(WHAT TO PRODUCE): Express the listing below as a JSON list of strings, one string per line. Skip blank lines and leave the pictures out.

[Excerpts from spatial question data]
────────────────
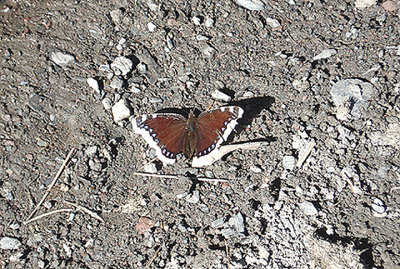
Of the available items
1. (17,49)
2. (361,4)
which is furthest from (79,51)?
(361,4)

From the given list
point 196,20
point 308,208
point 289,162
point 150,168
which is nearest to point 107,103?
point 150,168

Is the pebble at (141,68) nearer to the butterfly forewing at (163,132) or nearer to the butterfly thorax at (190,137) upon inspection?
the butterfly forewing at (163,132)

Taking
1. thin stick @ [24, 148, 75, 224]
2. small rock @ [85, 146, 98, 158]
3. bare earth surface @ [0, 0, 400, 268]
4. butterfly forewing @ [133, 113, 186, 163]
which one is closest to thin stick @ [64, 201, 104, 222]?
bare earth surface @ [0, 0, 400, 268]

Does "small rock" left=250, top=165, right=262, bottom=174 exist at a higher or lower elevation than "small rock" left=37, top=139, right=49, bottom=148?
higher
────────────────
(EXPECTED ANSWER):
[
  "Of the available items",
  "1. (17,49)",
  "2. (361,4)",
  "which is furthest from (79,51)?",
  "(361,4)",
  "From the given list",
  "point 196,20",
  "point 308,208",
  "point 289,162",
  "point 150,168",
  "which is nearest to point 107,103?",
  "point 150,168",
  "Is the pebble at (141,68) nearer to the butterfly forewing at (163,132) or nearer to the butterfly thorax at (190,137) upon inspection?",
  "the butterfly forewing at (163,132)",
  "Taking",
  "1. thin stick @ [24, 148, 75, 224]",
  "2. small rock @ [85, 146, 98, 158]",
  "3. bare earth surface @ [0, 0, 400, 268]",
  "4. butterfly forewing @ [133, 113, 186, 163]",
  "which one is closest to thin stick @ [64, 201, 104, 222]?",
  "bare earth surface @ [0, 0, 400, 268]",
  "Does \"small rock\" left=250, top=165, right=262, bottom=174 exist at a higher or lower elevation than \"small rock\" left=37, top=139, right=49, bottom=148?",
  "higher"
]